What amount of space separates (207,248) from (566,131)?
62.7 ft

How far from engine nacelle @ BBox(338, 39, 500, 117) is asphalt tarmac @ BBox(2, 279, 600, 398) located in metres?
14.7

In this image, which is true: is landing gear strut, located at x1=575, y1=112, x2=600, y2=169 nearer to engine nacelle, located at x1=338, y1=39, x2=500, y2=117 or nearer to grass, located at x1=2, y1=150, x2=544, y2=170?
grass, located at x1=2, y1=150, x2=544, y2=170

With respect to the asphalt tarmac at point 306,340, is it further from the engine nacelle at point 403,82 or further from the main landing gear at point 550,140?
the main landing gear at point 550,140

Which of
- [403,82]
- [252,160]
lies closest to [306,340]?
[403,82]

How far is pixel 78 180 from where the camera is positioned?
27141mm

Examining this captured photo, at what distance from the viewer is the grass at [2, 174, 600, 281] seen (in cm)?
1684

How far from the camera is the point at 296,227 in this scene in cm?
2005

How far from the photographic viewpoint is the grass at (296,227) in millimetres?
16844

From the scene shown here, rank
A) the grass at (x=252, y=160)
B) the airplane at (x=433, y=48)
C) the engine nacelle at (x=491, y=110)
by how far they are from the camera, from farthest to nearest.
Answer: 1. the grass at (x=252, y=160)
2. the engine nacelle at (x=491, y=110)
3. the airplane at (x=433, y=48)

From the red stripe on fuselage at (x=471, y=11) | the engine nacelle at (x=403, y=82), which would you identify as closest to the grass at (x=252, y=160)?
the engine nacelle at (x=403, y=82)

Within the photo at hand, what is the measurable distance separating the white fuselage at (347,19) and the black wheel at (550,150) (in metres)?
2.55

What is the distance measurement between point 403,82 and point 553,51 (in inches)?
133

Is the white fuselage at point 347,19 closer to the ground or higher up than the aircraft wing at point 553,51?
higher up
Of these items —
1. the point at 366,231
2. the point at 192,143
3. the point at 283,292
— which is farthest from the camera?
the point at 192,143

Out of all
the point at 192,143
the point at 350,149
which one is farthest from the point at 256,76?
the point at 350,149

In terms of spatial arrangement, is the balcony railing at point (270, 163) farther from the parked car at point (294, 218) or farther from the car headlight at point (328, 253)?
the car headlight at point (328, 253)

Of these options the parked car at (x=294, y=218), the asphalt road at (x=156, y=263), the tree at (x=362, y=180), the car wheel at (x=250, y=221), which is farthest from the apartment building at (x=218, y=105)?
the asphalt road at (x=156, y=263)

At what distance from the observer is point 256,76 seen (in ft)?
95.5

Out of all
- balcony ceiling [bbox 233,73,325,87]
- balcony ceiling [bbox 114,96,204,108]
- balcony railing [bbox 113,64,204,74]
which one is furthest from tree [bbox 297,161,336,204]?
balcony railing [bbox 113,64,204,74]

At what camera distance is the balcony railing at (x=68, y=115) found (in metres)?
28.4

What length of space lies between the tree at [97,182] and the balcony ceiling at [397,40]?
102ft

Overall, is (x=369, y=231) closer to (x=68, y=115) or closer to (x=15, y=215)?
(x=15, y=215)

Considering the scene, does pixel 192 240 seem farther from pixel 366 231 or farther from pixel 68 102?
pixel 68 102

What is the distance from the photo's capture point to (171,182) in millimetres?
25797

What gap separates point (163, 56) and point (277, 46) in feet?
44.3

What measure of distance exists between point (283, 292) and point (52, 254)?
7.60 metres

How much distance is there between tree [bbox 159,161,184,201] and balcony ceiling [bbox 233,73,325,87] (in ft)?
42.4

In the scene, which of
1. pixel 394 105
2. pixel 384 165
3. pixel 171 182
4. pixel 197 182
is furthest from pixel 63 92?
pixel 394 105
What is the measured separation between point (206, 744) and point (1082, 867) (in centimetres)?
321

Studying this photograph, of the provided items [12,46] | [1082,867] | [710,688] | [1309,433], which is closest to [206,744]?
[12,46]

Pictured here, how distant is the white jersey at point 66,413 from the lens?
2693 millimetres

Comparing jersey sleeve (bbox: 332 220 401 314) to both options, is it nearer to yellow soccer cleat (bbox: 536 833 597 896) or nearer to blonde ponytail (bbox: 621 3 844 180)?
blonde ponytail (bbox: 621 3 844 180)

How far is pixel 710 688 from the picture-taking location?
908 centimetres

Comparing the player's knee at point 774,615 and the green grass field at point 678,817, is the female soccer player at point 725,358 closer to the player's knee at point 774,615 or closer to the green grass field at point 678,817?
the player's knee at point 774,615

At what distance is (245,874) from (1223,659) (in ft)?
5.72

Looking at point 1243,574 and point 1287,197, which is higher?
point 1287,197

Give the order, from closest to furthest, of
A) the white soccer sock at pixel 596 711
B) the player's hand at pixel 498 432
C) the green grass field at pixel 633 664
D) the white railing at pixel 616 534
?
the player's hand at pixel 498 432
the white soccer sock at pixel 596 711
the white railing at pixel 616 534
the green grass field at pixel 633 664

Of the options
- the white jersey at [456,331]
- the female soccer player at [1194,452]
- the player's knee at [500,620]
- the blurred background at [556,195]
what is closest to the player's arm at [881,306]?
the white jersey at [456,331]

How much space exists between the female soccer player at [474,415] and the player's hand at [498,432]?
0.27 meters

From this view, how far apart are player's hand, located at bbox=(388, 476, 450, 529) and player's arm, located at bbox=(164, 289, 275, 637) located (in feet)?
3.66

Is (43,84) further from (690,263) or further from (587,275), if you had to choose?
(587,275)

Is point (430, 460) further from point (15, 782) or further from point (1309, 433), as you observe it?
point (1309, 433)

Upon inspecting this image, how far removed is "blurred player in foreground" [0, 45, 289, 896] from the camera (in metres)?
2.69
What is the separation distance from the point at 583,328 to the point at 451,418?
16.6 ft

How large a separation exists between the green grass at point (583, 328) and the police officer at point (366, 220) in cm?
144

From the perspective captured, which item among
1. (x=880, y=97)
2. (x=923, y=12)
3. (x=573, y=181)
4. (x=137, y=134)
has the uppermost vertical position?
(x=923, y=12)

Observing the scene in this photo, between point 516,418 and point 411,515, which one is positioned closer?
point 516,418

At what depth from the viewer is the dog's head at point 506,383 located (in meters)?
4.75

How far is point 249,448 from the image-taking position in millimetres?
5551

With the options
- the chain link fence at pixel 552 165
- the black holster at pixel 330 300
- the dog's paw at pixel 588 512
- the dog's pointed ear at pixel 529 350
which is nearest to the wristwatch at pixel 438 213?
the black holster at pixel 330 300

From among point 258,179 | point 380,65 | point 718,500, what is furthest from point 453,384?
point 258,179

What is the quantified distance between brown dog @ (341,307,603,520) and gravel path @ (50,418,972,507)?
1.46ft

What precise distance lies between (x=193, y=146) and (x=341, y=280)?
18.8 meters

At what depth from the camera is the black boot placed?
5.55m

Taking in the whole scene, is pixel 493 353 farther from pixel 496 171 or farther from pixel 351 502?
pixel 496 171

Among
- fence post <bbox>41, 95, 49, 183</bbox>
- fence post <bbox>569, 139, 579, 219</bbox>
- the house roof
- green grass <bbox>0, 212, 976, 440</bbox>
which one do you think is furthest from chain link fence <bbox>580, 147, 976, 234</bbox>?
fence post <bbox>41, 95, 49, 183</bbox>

--*--

→ EXERCISE OBJECTIVE:
Reproduce the full listing word for word.

→ TASK OUTPUT:
What amount of space separates (207,248) from (566,131)?
62.7 ft

How far from engine nacelle @ BBox(338, 39, 500, 117) is asphalt tarmac @ BBox(2, 279, 600, 398) located in metres?
14.7

In this image, which is true: is landing gear strut, located at x1=575, y1=112, x2=600, y2=169 nearer to engine nacelle, located at x1=338, y1=39, x2=500, y2=117 or nearer to grass, located at x1=2, y1=150, x2=544, y2=170?
grass, located at x1=2, y1=150, x2=544, y2=170

With respect to the asphalt tarmac at point 306,340, is it further from the engine nacelle at point 403,82 or further from the main landing gear at point 550,140?
the main landing gear at point 550,140

Which of
- [403,82]
- [252,160]
lies closest to [306,340]?
[403,82]

How far is pixel 78 180 from where the camera is positioned?
27141mm

Examining this captured photo, at what distance from the viewer is the grass at [2, 174, 600, 281] seen (in cm)?
1684

How far from the camera is the point at 296,227 in this scene in cm?
2005

How far from the photographic viewpoint is the grass at (296,227) in millimetres?
16844

From the scene shown here, rank
A) the grass at (x=252, y=160)
B) the airplane at (x=433, y=48)
C) the engine nacelle at (x=491, y=110)
by how far they are from the camera, from farthest to nearest.
Answer: 1. the grass at (x=252, y=160)
2. the engine nacelle at (x=491, y=110)
3. the airplane at (x=433, y=48)

From the red stripe on fuselage at (x=471, y=11) | the engine nacelle at (x=403, y=82), which would you identify as closest to the grass at (x=252, y=160)?
the engine nacelle at (x=403, y=82)

Within the photo at hand, what is the measurable distance separating the white fuselage at (347,19) and the black wheel at (550,150) (in metres)?
2.55

What is the distance measurement between point 403,82 and point 553,51 (in inches)?
133

Is the white fuselage at point 347,19 closer to the ground or higher up than the aircraft wing at point 553,51?
higher up
Of these items —
1. the point at 366,231
2. the point at 192,143
3. the point at 283,292
— which is farthest from the camera?
the point at 192,143

Out of all
the point at 192,143
the point at 350,149
which one is farthest from the point at 256,76?
the point at 350,149

In terms of spatial arrangement, is the balcony railing at point (270, 163) farther from the parked car at point (294, 218) or farther from the car headlight at point (328, 253)?
the car headlight at point (328, 253)

Of these options the parked car at (x=294, y=218), the asphalt road at (x=156, y=263), the tree at (x=362, y=180), the car wheel at (x=250, y=221), which is farthest from the apartment building at (x=218, y=105)?
the asphalt road at (x=156, y=263)

At what distance from the observer is point 256,76 seen (in ft)?
95.5

Out of all
- balcony ceiling [bbox 233,73,325,87]
- balcony ceiling [bbox 114,96,204,108]
- balcony railing [bbox 113,64,204,74]
which one is furthest from tree [bbox 297,161,336,204]?
balcony railing [bbox 113,64,204,74]

At what camera distance is the balcony railing at (x=68, y=115) found (in metres)?
28.4

What length of space lies between the tree at [97,182] and the balcony ceiling at [397,40]?
102ft

Overall, is (x=369, y=231) closer to (x=68, y=115) or closer to (x=15, y=215)?
(x=15, y=215)

Considering the scene, does pixel 192 240 seem farther from pixel 366 231 or farther from pixel 68 102?
pixel 68 102

What is the distance from the photo's capture point to (171,182) in millimetres?
25797

What gap separates point (163, 56) and point (277, 46) in feet?
44.3

What measure of distance exists between point (283, 292) and point (52, 254)?
7.60 metres

How much distance is there between tree [bbox 159,161,184,201] and balcony ceiling [bbox 233,73,325,87] (in ft)?
42.4

In the scene, which of
1. pixel 394 105
2. pixel 384 165
3. pixel 171 182
4. pixel 197 182
is furthest from pixel 63 92?
pixel 394 105
What is the measured separation between point (206, 744) and point (1082, 867) (in centimetres)?
321

Studying this photograph, of the provided items [12,46] | [1082,867] | [710,688] | [1309,433], which is closest to [206,744]?
[12,46]

Pictured here, how distant is the white jersey at point 66,413 from the lens?
2693 millimetres

Comparing jersey sleeve (bbox: 332 220 401 314) to both options, is it nearer to yellow soccer cleat (bbox: 536 833 597 896) or nearer to blonde ponytail (bbox: 621 3 844 180)?
blonde ponytail (bbox: 621 3 844 180)

How far is pixel 710 688 from the picture-taking location?
908 centimetres

Comparing the player's knee at point 774,615 and the green grass field at point 678,817, is the female soccer player at point 725,358 closer to the player's knee at point 774,615 or closer to the green grass field at point 678,817?
the player's knee at point 774,615

At what distance is (245,874) from (1223,659) (in ft)?
5.72

Looking at point 1243,574 and point 1287,197, which is higher?
point 1287,197

Give the order, from closest to furthest, of
A) the white soccer sock at pixel 596 711
B) the player's hand at pixel 498 432
C) the green grass field at pixel 633 664
D) the white railing at pixel 616 534
?
the player's hand at pixel 498 432
the white soccer sock at pixel 596 711
the white railing at pixel 616 534
the green grass field at pixel 633 664

Of the options
- the white jersey at [456,331]
- the female soccer player at [1194,452]
- the player's knee at [500,620]
- the blurred background at [556,195]
what is closest to the player's arm at [881,306]?
the white jersey at [456,331]

How much space exists between the female soccer player at [474,415] and the player's hand at [498,432]?
0.27 meters

From this view, how far apart are player's hand, located at bbox=(388, 476, 450, 529) and player's arm, located at bbox=(164, 289, 275, 637) located (in feet)?
3.66

Is (43,84) further from (690,263) or further from (587,275), if you had to choose?
(587,275)

Is point (430, 460) further from point (15, 782) or further from point (1309, 433), as you observe it?
point (1309, 433)

Upon inspecting this image, how far removed is "blurred player in foreground" [0, 45, 289, 896] from the camera (in metres)?
2.69
What is the separation distance from the point at 583,328 to the point at 451,418?
16.6 ft

How large a separation exists between the green grass at point (583, 328) and the police officer at point (366, 220) in cm?
144

From the perspective captured, which item among
1. (x=880, y=97)
2. (x=923, y=12)
3. (x=573, y=181)
4. (x=137, y=134)
has the uppermost vertical position?
(x=923, y=12)

Observing the scene in this photo, between point 516,418 and point 411,515, which one is positioned closer?
point 516,418

At what depth from the viewer is the dog's head at point 506,383 located (in meters)?
4.75

How far is point 249,448 from the image-taking position in millimetres?
5551

With the options
- the chain link fence at pixel 552 165
- the black holster at pixel 330 300
- the dog's paw at pixel 588 512
- the dog's pointed ear at pixel 529 350
which is nearest to the wristwatch at pixel 438 213?
the black holster at pixel 330 300

From among point 258,179 | point 380,65 | point 718,500, what is furthest from point 453,384?
point 258,179

What is the quantified distance between brown dog @ (341,307,603,520) and gravel path @ (50,418,972,507)?
1.46ft

What precise distance lies between (x=193, y=146) and (x=341, y=280)?
18.8 meters

At what depth from the camera is the black boot placed?
5.55m

Taking in the whole scene, is pixel 493 353 farther from pixel 496 171 or farther from pixel 351 502?
pixel 496 171

Among
- fence post <bbox>41, 95, 49, 183</bbox>
- fence post <bbox>569, 139, 579, 219</bbox>
- the house roof
- green grass <bbox>0, 212, 976, 440</bbox>
which one do you think is furthest from chain link fence <bbox>580, 147, 976, 234</bbox>?
fence post <bbox>41, 95, 49, 183</bbox>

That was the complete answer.